In 2011 the Company reported a $228 Million dollar loss; the 2012 losses are expected to be significantly higher.
Acer global sales have slumped from 9.5% last year from 10.2% in 2011 and 12.4% the previous year. In comparison Samsung has grown their share of the PC market by 50%. Also stripping share from Acer has been Apple.
In the B2B market Lenovo and HP have stripped share away from the struggling PC Company.
Acer, who did not exhibit on the CES show floor unlike Lenovo, Toshiba and Samsung, instead chose to entertain retailers at the Hard Rock Cafe.
In Australia Acer has struggled in the tablet markets and were denied access to the smartphone market by carriers and retailers.
“We are sceptical about the assumptions behind the impairment test, given the write-down does not include anything from goodwill,” UBS chief electronics hardware analyst Arthur Hsieh said in a note to clients overnight. “With Acer’s declining market position, the acquired entities, including Packard Bell, machines and Gateway clearly did not generate the expected cash flow that Acer had originally projected when it made all those acquisitions.”
Hsieh added that there is limited room for Acer to cut operating expenses given that it is already one of the most tightly run companies in the industry.
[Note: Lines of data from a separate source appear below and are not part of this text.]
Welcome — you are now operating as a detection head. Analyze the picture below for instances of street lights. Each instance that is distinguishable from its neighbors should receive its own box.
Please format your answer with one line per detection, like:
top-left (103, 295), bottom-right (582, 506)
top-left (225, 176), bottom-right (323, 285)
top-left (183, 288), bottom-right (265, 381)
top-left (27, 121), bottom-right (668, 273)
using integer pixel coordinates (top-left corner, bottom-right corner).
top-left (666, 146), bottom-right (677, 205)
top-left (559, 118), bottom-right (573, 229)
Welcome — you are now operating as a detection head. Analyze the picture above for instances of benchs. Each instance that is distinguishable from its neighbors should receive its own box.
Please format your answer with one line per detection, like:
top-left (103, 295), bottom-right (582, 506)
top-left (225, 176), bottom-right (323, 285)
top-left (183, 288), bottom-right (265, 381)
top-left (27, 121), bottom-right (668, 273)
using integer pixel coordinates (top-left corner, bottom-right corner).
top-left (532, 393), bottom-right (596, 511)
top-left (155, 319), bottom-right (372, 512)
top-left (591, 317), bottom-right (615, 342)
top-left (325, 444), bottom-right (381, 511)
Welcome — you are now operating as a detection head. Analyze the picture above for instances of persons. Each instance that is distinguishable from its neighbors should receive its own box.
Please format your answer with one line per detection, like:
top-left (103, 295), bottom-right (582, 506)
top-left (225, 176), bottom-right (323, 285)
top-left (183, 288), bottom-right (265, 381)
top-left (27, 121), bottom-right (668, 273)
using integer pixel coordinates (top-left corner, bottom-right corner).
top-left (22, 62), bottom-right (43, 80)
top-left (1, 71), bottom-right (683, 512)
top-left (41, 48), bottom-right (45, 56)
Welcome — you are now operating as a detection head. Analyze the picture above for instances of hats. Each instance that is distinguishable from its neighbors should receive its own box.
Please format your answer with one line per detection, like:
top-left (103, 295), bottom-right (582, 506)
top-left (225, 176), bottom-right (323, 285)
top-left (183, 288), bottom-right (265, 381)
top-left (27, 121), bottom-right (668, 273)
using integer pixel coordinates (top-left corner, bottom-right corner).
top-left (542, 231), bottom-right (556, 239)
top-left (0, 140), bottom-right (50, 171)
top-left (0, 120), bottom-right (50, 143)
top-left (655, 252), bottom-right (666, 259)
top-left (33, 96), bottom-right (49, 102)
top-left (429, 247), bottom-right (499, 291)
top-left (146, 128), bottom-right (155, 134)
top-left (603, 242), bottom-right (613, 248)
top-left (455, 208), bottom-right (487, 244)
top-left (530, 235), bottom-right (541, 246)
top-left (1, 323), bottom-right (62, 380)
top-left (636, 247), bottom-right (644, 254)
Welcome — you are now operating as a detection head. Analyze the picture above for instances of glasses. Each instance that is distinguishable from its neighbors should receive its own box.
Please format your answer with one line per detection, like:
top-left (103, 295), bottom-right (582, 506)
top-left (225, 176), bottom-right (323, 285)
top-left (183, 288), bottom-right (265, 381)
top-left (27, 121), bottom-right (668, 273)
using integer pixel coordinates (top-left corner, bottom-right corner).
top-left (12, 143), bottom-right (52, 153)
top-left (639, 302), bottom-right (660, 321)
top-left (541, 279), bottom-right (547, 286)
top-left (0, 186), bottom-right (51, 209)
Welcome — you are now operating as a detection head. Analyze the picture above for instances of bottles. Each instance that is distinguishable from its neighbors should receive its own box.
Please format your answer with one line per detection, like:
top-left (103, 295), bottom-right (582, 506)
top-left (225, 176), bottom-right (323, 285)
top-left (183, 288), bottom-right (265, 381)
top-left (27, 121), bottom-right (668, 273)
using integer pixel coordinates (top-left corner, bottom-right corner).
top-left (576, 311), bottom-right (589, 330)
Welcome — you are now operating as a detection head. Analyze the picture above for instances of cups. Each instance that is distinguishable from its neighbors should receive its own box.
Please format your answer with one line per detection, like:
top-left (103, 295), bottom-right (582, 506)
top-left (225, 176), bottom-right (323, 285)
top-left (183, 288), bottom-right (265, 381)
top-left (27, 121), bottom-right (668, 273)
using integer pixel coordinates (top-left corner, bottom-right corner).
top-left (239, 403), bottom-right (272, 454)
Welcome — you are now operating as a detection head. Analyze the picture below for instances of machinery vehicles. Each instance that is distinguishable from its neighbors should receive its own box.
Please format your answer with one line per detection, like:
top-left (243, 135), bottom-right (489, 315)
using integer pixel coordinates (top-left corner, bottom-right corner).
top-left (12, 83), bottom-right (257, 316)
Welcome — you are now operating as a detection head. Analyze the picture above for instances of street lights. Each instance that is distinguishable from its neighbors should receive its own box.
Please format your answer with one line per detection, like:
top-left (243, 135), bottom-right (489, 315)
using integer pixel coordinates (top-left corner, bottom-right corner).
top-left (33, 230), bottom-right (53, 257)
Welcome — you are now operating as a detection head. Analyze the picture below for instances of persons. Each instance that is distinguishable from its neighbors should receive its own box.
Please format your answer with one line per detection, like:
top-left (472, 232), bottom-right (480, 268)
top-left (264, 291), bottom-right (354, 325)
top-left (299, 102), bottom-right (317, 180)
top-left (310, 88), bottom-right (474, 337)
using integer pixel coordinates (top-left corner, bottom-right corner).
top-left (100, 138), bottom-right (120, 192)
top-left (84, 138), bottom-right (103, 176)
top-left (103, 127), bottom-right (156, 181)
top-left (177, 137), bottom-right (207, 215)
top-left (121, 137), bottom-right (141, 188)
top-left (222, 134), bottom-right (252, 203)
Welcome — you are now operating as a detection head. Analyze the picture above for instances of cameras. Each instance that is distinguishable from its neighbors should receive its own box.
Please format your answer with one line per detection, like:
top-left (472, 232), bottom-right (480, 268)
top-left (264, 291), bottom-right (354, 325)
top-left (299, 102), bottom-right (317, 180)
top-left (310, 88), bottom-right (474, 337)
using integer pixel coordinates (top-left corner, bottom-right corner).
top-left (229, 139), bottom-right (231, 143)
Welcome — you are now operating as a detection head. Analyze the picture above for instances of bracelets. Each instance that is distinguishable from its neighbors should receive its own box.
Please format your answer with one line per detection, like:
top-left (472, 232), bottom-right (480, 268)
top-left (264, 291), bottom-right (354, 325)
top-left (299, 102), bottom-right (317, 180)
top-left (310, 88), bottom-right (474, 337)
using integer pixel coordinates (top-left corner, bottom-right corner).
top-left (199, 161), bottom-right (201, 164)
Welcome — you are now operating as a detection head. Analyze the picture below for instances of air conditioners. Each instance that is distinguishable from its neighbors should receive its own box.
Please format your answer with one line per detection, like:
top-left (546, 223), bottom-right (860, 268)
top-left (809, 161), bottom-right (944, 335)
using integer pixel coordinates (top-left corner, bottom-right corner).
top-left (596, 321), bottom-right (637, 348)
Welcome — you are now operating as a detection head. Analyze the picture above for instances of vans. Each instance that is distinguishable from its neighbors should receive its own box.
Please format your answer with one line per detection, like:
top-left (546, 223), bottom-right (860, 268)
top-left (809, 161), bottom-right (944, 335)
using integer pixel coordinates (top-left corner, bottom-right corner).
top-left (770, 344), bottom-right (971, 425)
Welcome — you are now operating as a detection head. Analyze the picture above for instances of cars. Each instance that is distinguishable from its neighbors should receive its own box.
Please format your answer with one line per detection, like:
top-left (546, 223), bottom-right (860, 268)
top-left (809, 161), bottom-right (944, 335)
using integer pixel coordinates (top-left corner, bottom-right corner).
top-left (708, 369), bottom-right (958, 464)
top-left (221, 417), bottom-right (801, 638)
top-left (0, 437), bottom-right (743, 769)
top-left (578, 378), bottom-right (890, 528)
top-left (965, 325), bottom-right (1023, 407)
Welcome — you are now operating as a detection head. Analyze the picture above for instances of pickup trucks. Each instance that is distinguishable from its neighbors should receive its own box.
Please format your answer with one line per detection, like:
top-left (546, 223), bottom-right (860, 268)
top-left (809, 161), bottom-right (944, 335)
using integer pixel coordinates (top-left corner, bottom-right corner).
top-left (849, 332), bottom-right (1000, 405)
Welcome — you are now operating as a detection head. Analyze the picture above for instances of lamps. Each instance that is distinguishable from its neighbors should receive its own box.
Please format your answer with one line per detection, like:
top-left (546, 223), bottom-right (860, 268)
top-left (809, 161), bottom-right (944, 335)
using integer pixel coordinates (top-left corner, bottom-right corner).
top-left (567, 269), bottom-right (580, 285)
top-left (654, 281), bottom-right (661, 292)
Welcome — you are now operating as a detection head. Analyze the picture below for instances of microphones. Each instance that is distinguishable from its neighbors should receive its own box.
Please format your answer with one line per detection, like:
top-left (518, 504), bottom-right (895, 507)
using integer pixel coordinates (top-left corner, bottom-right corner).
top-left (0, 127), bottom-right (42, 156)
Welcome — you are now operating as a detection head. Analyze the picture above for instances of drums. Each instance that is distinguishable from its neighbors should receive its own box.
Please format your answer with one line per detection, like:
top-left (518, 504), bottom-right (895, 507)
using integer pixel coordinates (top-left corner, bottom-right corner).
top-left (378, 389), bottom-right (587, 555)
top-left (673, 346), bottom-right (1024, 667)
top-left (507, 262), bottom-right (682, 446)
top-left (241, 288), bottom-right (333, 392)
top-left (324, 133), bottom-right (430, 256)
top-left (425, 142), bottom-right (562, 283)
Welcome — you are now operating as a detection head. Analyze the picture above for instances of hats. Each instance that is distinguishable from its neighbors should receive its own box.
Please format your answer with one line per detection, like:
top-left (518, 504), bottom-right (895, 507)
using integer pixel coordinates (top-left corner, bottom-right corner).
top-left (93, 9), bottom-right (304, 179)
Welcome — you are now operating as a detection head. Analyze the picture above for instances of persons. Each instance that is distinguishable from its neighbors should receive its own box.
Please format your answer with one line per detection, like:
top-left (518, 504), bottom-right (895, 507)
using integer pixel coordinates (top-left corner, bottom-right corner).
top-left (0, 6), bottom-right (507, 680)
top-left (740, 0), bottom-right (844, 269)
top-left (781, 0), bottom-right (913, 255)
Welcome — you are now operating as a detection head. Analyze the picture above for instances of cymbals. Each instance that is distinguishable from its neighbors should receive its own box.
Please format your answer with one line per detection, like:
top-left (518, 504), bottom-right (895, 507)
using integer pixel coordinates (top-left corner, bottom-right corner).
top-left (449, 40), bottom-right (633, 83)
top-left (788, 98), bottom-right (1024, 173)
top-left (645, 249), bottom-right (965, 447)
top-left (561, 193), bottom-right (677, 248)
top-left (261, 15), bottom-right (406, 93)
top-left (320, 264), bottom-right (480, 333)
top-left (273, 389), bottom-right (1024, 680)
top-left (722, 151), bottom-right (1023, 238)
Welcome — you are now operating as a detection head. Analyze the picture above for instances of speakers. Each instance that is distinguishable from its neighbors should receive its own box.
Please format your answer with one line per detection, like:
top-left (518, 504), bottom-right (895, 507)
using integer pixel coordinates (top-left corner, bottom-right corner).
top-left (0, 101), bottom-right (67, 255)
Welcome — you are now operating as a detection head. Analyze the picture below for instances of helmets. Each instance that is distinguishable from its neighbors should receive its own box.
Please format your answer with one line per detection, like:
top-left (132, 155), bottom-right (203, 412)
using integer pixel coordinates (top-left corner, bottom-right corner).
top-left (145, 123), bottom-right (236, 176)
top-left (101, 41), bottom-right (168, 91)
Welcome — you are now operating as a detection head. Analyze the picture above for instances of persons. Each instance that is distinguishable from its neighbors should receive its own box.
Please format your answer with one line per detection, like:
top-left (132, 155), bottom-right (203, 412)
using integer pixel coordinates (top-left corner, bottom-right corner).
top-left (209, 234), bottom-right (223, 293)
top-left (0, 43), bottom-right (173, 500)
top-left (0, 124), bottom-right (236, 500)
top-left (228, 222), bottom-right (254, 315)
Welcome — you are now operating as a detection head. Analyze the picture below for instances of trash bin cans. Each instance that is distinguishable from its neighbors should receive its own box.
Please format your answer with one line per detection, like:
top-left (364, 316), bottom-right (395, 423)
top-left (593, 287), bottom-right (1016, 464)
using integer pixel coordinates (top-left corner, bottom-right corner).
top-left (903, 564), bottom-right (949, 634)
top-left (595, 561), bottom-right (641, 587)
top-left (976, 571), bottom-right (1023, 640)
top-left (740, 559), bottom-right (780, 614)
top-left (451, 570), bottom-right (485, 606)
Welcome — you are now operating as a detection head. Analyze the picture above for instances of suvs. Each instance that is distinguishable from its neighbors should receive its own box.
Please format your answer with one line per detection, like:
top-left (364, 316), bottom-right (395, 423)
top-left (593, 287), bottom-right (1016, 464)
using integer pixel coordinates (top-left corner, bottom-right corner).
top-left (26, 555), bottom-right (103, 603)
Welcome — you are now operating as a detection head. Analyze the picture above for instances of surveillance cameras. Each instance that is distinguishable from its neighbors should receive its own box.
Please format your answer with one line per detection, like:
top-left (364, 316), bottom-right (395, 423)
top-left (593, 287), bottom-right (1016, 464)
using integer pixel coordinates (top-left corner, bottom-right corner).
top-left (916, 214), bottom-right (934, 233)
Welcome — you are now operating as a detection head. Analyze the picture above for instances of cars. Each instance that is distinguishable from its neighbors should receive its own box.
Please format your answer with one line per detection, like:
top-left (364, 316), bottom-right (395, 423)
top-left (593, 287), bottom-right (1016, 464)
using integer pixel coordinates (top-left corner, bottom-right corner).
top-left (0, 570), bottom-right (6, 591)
As a result, he believes Acer’s thin profit margin could easily “turn red” should its competitors price their products more aggressively.
Bank of America Merrill Lynch maintained its “underperform” rating for Acer, adding that the company has already missed a window for winning back market share as the overall PC market would see an annual decline this year.
The bank believed that Acer is still searching for a viable business model in the “post-PC era” and has yet to show signs of a recovery in its fortunes.
World-wide PC shipments for the fourth quarter last year fell 6.4% from a year earlier to 89.8 million units, worse than the predicted decline of 4.4%, according to IDC.
The Wall Street Journal said that unlike bigger rivals such as Lenovo Acer benefits less from economies of scale, and its push into the smartphone and tablet-computer market has so far been unsuccessful. The company is trying to turn around by offering a wider variety of touch-controlled mobile devices, and by revamping its marketing strategy.